-------- Passage provided
The cardiologist quickly discovered that I had a 99% blockage in the LAD artery (the infamous “widow maker” blockage) and an 80% blockage in another artery. He installed a stent in the LAD, and the second stent was installed four days later. Before this, I already had stents in two arteries, (from 2010 and 2015), but they were stable.
The next day, the cardiologist told me, “Mr. Robinson, you are a very lucky man. Out of 100 people that this happens to, 93 are either dead or brain dead.” I understood what he meant. If I had been in bed sleeping or on a plane or driving a car when it happened I would have been a goner.
Amazingly, I suffered no permanent damage to my heart. This was a bit shocking, since this is not the norm.
But I don’t believe I was simply “lucky.” I tried to believe that at first, because otherwise I would have to accept that God had stepped in and spared my life for some reason. But for what reason? Was I supposed to carry out some special Godly mission?
I had no idea. So I put that thought out of my mind and just went on with life. But eventually I began to wonder if I was meant to go back to my Christian songwriting roots. Back in the 1970’s and 80’s I had served as part-time and full-time music minister at more than half-a-dozen churches, and composed 13 choir musicals.
But what was the point? I knew I could write some praise and worship music (better music that I had written before), but who would care? Who would actually use it?
My strong feeling was to go ahead with it anyway. And so, I am.
Did God spare my life so I could do this? I still can’t say for sure, but, again—I’m going ahead with it anyway.
I guess that’s faith. Or at least some form of faith.
----------------
-------- Given records
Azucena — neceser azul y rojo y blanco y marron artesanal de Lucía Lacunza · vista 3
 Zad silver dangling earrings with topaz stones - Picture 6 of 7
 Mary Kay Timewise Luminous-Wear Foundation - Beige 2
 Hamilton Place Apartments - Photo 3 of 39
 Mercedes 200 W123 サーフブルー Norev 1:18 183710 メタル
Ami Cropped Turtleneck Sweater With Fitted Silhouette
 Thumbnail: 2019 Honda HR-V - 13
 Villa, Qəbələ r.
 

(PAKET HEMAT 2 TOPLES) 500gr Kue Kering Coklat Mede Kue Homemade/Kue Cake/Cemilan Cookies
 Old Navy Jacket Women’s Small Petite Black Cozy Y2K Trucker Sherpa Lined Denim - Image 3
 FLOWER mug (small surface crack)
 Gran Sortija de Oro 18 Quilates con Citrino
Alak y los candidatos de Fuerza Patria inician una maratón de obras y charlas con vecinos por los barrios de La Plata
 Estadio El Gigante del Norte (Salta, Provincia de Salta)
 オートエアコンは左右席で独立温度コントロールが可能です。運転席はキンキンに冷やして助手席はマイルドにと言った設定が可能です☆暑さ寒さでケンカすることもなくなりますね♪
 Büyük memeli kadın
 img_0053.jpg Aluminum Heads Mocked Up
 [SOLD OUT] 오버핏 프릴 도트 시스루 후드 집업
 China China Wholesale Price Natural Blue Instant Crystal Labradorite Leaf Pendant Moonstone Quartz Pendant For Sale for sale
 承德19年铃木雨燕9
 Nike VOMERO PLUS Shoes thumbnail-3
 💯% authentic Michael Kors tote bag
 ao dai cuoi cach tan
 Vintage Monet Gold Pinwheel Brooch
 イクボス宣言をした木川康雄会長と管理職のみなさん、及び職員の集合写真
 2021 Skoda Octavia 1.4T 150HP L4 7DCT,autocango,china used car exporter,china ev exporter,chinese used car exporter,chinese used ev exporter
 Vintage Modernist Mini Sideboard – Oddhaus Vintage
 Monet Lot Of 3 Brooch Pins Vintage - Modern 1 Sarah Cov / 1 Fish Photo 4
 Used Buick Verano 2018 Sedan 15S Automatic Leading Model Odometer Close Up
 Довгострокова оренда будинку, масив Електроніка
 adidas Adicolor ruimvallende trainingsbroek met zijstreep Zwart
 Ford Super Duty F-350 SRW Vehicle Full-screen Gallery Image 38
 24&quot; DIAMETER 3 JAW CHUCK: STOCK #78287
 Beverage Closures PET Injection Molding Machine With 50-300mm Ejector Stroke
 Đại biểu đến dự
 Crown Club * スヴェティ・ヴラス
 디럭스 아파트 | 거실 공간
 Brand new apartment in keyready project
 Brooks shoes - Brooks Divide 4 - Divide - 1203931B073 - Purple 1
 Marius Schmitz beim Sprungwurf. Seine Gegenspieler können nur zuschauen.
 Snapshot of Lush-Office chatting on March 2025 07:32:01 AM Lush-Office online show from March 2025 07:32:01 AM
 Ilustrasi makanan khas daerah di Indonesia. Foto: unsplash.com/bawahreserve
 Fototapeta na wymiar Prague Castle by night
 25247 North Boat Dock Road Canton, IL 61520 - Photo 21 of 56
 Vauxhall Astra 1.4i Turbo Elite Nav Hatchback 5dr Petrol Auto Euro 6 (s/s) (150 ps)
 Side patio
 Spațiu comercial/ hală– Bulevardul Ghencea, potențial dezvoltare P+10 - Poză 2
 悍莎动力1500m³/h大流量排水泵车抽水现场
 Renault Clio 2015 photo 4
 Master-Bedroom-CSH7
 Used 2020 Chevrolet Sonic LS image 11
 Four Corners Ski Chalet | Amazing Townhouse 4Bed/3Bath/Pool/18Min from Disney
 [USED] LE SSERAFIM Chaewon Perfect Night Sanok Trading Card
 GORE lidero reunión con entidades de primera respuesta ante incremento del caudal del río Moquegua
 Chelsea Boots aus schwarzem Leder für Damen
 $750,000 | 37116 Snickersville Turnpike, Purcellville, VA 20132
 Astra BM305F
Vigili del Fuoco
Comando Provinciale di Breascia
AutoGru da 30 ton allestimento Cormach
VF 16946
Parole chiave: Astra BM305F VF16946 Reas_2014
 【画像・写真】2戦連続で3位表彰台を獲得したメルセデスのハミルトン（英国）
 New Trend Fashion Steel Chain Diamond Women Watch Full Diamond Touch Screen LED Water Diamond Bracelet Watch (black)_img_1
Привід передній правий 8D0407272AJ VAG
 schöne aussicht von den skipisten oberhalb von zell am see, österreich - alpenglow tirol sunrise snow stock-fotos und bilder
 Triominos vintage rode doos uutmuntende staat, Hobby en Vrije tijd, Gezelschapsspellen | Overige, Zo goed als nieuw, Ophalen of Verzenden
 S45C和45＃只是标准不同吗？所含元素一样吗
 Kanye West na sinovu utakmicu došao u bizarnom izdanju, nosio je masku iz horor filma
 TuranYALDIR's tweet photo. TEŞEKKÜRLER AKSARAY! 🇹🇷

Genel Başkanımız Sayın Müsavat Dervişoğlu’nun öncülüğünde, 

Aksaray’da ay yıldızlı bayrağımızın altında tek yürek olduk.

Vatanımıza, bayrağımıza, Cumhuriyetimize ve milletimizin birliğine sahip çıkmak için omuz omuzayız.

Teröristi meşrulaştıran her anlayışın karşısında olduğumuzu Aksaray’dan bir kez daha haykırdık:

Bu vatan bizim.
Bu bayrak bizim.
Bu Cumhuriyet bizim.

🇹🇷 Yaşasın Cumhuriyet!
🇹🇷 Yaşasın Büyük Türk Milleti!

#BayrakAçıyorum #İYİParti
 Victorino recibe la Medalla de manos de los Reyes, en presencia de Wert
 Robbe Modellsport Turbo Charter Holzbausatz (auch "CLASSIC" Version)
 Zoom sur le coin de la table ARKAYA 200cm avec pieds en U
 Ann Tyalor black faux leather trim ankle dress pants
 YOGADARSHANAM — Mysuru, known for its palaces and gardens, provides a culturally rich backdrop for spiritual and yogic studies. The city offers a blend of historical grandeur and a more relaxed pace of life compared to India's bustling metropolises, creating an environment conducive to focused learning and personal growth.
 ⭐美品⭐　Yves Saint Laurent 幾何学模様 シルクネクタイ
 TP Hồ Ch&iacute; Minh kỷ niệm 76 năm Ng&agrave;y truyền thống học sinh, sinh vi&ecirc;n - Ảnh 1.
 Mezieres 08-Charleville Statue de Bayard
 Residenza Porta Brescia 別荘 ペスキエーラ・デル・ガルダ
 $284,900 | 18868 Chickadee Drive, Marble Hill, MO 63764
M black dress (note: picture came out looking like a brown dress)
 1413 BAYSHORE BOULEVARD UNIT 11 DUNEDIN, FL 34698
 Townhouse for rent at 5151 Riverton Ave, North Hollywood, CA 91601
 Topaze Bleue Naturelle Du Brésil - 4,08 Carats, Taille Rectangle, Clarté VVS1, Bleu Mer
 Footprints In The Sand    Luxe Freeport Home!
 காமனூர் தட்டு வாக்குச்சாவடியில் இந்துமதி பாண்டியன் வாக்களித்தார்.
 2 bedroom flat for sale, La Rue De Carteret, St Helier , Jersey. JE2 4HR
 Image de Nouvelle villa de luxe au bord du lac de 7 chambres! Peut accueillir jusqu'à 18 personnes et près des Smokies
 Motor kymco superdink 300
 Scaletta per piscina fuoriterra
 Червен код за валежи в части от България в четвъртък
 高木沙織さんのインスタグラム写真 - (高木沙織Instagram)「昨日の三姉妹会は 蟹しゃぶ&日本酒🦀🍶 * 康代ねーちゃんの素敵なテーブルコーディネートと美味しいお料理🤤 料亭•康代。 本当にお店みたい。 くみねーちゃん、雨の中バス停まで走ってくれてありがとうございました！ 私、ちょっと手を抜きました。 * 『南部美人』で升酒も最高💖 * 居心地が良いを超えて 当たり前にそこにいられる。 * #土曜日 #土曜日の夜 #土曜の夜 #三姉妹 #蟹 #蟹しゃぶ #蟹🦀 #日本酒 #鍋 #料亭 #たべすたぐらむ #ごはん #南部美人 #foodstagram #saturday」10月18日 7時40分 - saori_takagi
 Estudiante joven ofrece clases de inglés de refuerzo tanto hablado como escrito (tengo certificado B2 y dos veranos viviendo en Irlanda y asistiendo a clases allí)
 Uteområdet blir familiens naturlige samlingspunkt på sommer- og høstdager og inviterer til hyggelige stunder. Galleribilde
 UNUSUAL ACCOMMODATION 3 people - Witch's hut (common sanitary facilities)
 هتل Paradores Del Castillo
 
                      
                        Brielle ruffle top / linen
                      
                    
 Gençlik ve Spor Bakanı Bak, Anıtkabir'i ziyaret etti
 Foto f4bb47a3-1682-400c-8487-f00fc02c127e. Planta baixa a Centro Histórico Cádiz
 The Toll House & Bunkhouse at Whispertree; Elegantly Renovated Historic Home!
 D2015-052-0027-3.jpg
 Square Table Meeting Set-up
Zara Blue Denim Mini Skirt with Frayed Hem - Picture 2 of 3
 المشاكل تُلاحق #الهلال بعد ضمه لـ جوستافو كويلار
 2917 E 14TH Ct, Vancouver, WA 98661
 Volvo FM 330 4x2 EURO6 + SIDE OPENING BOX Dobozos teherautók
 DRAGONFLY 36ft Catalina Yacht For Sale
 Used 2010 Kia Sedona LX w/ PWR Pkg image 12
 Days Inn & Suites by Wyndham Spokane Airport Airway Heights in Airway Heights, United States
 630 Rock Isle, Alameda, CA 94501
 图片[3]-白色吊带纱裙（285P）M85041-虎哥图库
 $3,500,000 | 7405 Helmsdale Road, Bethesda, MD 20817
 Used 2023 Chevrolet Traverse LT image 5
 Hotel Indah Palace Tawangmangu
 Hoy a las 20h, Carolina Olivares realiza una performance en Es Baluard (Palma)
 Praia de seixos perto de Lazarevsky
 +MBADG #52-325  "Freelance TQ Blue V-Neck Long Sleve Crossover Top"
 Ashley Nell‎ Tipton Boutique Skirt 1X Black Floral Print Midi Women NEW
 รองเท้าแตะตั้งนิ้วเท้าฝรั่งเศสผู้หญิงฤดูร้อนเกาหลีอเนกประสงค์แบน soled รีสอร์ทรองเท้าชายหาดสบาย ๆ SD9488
----------------
• [Assignment]: In the passage, how many choir musicals did the writer compose?

• [Written reply]: 13